Призвал Тимофей Степанович однажды к себе в съезжую коваля Недолю.

— Можешь коренную тайну умельства кузнецкого у татар вызнать? Дюже горазды татарове руду разведывать да из оной железо выплавлять. Сего хитрого искусства они первеющие мастера. Тебе бы. Лучка, стакаться с ними, вызнать бы — из чего у кузнецов добрые шеломы да бехтерцы получаются? Какая такая хитрость ведома им? Вельми великую пользу государю нашему и Отечеству тем явишь.
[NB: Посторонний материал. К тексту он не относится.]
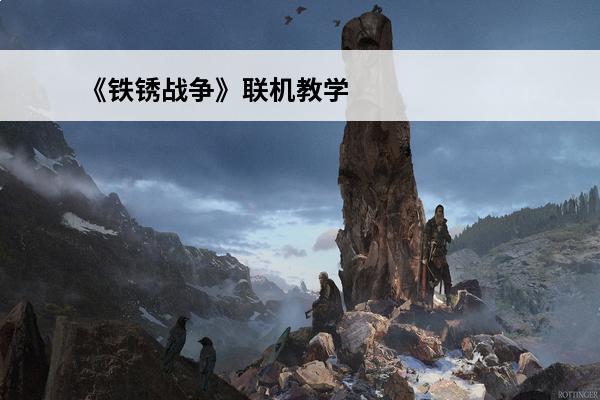《铁锈战争》联机教学(联机教学：铁锈战争指南)(铁锈战争怎么联机教学)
— А не боишься, что я по дороге тягу дам? — горько усмехнулся Лука в глаза воеводе. — Отпущать, говорю, без конвою меня не боишься? Ссыльный ить я. Государева великая опала на мне…

— Что ты, Лука! Господь с тобой! Слова-то какие говоришь, — обиделся Боборыкин. — Али не знаешь, что я тебя почитаю первым среди ковачей умельцем? А что ссыльный ты — того я не помню и думать позабыл.

Коваль посветлел лицом, весь день потом неопределенно улыбался. Выходит, верит ему воевода.

И пошел ссыльный мастер Лука с котомкою по татарским аилам, забыв обиды старые, и побои от слуг царевых, и этапы, и унижения, и глад велик. Пошел выведывать тайности и секреты вековечного кузнецкого ремесла — не корысти и прибытков ради, но единственно пользы Отечества для. Пошел, как извеку ходили российские мастеровые, не кичась и не гнушаясь чужим мастерством и умельством прикоснуться к роднику мудрости другого народа, к иной, пускай еще и невысокой культуре. Сибирские россияне опыт тот, умельство то по крупицам, по малости собирали, чтоб вернуть его и явить миру уже в ином качестве и во всем русском размахе.